Leggi questo articolo per capire cosa sono e come impostarli:

http://rudd-o.com/linux-and-free-software/tales-from-responsivenessland-why-linux-feels-slow-and-how-to-fix-that

 *Quote:*   

> Inoltre: ricordo tempo addietro di aver trovato in internet che si può invece di usare l'area di swap.... usare un file di formato diverso come tale. Beh se le performances I/O di swap potessero essere accelerate... ben vengano. 

 

Sarebbe piuttosto assurdo se swappare su un file dentro un filesystem risultasse più veloce che su una partizione fatta apposta... Che io sappia il file di swap è stato introdotto per gli ambienti in cui non è possibile avere una partizione dedicata (tipo un sistema diskless).

----------

## ciro64

Ciao e Grazie;

vm.swappiness l'ho già impostato a 15

Riguardo il II parametro che mi hai detto, quale può essere la corretta sintassi ?

Grazie

----------

## pierino_89

Dipende.

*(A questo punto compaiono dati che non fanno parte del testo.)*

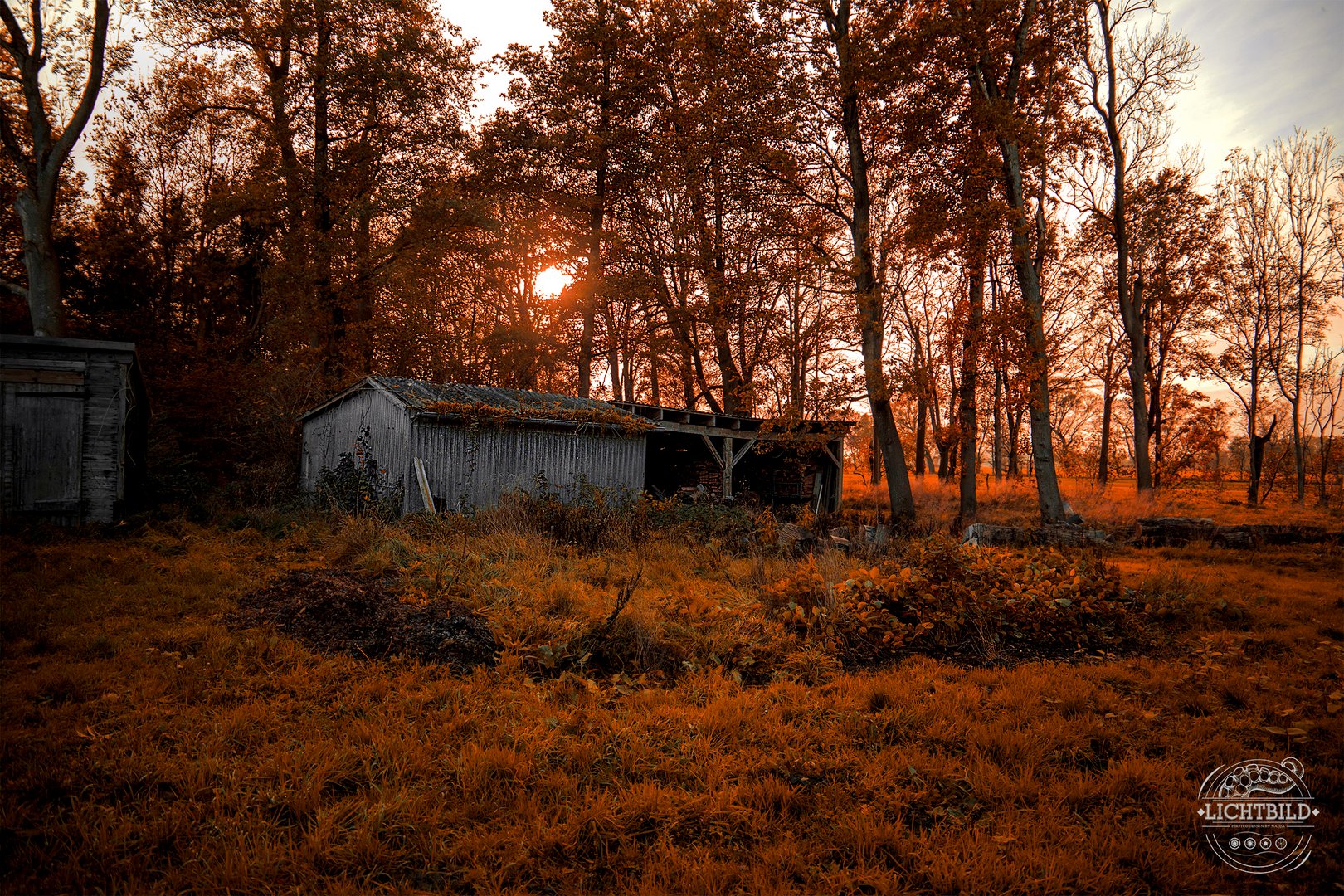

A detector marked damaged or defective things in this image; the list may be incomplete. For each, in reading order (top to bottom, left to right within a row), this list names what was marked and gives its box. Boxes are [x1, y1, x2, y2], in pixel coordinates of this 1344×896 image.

rusted metal panel [298, 384, 408, 502]
rusted metal panel [411, 421, 647, 510]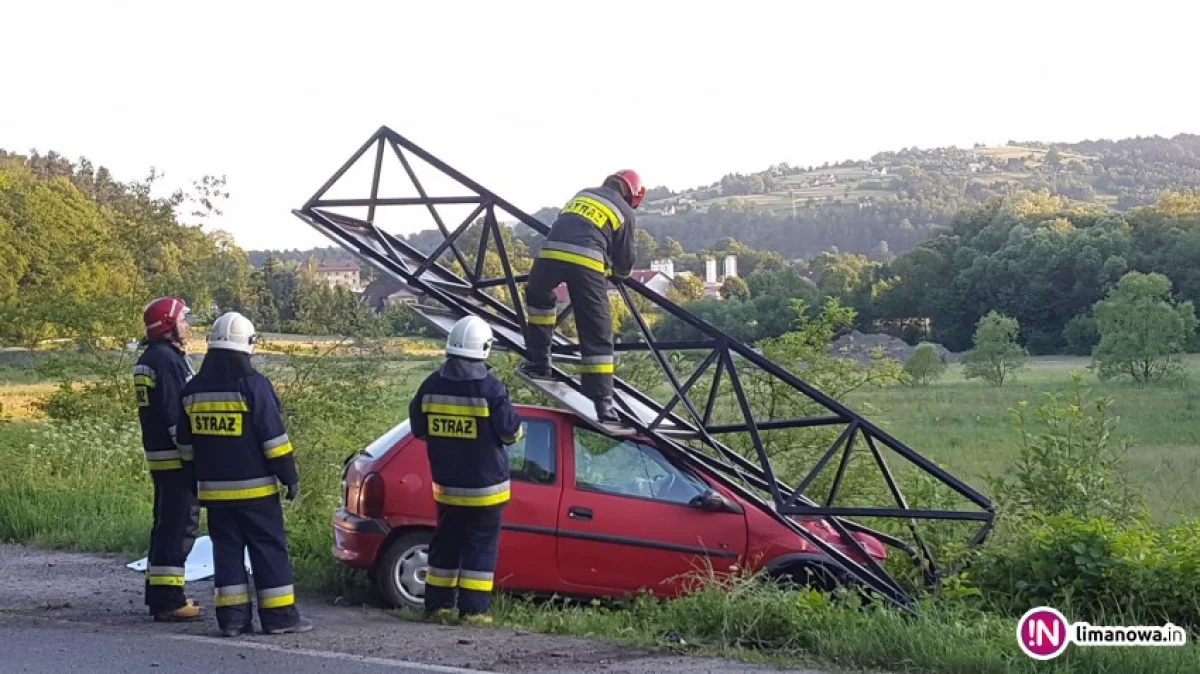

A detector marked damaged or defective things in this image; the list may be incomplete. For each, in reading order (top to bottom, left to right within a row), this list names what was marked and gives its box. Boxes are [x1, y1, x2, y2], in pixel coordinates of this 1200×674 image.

Dato che tu swappi parecchio e quindi ti rimane poca ram libera ti conviene dargli un valore alto in modo che lasci poca roba in cache.

Guarda qui: https://www.kernel.org/doc/Documentation/sysctl/vm.txt

----------

## ciro64

Ok, grazie 1000; ho collezionato sufficienti informazioni.

Ciao  :Smile: 

----------